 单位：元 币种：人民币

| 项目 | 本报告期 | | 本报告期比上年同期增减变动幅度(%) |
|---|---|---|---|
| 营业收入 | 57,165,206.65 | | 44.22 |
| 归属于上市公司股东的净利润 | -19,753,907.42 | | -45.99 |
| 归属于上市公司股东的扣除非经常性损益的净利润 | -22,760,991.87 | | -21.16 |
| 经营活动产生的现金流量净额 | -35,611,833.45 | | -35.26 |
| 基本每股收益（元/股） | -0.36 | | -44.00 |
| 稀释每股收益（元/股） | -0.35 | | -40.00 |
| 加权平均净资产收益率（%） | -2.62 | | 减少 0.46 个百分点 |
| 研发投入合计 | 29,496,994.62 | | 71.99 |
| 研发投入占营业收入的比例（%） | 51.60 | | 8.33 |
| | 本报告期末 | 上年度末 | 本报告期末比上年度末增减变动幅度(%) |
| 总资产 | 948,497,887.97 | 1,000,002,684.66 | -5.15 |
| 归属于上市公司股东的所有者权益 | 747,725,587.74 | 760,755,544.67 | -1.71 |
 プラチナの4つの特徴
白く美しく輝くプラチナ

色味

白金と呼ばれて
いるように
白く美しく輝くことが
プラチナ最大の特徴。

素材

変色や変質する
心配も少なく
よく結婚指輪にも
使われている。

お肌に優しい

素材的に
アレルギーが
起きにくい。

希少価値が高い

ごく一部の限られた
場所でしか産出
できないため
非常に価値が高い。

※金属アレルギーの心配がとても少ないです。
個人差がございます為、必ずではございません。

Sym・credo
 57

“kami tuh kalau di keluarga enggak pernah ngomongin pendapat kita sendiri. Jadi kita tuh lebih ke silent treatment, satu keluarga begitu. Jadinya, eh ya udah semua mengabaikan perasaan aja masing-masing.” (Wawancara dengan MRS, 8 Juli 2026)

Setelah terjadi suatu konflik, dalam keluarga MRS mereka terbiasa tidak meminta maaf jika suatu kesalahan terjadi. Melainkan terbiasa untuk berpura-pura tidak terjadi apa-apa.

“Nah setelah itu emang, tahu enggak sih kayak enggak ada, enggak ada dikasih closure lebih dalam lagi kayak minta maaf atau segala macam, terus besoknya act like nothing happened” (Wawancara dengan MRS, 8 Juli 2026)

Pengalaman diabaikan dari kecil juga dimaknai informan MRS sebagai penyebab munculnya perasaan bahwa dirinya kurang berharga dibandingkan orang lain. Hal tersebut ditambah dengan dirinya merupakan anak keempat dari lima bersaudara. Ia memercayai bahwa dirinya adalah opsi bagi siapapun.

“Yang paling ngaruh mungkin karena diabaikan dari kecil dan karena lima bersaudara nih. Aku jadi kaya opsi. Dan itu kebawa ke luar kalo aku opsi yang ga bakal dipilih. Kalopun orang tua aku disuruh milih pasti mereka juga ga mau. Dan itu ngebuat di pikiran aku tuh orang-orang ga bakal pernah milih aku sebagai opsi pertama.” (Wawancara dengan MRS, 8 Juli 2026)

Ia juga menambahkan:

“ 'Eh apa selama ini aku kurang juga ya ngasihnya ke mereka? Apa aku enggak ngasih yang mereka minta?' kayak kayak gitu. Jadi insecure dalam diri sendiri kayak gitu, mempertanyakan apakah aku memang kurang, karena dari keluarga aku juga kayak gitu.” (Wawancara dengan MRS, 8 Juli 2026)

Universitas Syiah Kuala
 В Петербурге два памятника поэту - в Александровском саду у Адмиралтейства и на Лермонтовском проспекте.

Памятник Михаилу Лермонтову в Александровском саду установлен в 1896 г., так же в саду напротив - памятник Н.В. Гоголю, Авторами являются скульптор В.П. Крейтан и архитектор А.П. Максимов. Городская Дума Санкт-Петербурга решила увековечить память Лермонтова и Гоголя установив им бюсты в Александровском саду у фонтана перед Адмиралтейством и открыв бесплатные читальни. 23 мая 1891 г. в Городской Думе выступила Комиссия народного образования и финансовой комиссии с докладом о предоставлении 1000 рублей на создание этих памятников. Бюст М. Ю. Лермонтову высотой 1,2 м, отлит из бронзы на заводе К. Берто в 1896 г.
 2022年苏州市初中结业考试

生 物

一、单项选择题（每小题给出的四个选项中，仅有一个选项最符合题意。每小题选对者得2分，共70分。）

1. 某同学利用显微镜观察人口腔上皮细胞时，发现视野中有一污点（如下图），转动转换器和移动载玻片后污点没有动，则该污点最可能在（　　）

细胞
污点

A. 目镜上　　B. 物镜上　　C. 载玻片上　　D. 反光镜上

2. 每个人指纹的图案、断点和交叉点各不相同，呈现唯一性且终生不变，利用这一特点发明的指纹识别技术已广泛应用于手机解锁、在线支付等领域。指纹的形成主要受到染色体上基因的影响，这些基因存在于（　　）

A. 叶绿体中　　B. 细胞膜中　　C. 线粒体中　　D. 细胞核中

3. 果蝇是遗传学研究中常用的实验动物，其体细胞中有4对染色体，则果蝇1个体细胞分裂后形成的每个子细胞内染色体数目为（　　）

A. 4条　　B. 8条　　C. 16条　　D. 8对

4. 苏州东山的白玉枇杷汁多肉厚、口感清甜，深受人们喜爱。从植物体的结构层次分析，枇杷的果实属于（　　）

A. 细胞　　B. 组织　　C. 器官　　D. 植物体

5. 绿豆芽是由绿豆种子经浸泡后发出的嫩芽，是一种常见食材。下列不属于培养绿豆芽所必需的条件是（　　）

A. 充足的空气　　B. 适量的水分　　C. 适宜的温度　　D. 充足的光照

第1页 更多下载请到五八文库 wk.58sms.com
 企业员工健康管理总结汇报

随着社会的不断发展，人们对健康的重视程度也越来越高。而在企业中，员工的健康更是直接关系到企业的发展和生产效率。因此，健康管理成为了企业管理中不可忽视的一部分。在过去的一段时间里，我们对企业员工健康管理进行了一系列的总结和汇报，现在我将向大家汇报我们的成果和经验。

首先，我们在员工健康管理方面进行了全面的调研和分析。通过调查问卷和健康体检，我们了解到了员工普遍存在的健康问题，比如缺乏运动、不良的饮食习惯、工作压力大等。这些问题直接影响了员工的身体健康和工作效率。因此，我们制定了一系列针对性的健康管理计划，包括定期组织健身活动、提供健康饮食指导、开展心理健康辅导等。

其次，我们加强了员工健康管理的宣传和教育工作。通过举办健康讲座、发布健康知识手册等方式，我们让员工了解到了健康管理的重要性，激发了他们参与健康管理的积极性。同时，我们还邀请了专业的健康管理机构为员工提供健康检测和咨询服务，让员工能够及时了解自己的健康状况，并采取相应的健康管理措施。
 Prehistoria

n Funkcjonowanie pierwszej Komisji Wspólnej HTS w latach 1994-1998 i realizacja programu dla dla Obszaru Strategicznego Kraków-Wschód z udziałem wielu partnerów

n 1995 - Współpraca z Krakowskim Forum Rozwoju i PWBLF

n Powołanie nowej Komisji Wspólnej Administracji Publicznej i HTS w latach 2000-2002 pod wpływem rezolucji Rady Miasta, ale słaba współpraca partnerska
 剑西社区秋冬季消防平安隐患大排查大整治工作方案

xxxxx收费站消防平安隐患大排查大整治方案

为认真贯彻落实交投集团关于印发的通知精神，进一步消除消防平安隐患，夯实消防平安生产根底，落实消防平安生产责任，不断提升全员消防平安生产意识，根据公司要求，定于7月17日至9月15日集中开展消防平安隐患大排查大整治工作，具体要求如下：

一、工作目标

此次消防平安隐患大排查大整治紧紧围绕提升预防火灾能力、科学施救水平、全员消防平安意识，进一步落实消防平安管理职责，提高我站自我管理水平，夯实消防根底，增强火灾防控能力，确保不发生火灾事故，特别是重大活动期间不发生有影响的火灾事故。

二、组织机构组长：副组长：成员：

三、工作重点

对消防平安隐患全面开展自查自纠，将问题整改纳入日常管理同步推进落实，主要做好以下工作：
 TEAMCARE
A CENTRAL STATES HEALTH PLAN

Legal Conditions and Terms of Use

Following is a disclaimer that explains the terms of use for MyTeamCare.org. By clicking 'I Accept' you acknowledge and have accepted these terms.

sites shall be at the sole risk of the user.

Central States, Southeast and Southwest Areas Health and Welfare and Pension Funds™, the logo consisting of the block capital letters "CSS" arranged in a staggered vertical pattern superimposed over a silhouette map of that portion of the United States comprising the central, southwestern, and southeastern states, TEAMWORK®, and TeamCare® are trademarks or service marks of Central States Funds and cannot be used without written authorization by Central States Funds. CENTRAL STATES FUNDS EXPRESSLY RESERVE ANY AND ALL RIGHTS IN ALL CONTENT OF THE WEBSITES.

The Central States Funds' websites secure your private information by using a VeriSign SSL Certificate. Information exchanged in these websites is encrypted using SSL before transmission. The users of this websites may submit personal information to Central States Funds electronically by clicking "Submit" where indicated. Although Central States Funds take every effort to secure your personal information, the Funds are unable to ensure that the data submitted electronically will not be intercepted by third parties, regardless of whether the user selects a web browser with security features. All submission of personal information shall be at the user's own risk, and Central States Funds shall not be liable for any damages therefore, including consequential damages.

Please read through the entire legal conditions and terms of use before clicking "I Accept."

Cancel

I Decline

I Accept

What this task involves =>
Working from the entries above, find every line in which the word "kayak" occurs and copy it.

Result of the exercise =>
“Nah setelah itu emang, tahu enggak sih kayak enggak ada, enggak ada dikasih closure lebih dalam lagi kayak minta maaf atau segala macam, terus besoknya act like nothing happened” (Wawancara dengan MRS, 8 Juli 2026)
“ 'Eh apa selama ini aku kurang juga ya ngasihnya ke mereka? Apa aku enggak ngasih yang mereka minta?' kayak kayak gitu. Jadi insecure dalam diri sendiri kayak gitu, mempertanyakan apakah aku memang kurang, karena dari keluarga aku juga kayak gitu.” (Wawancara dengan MRS, 8 Juli 2026)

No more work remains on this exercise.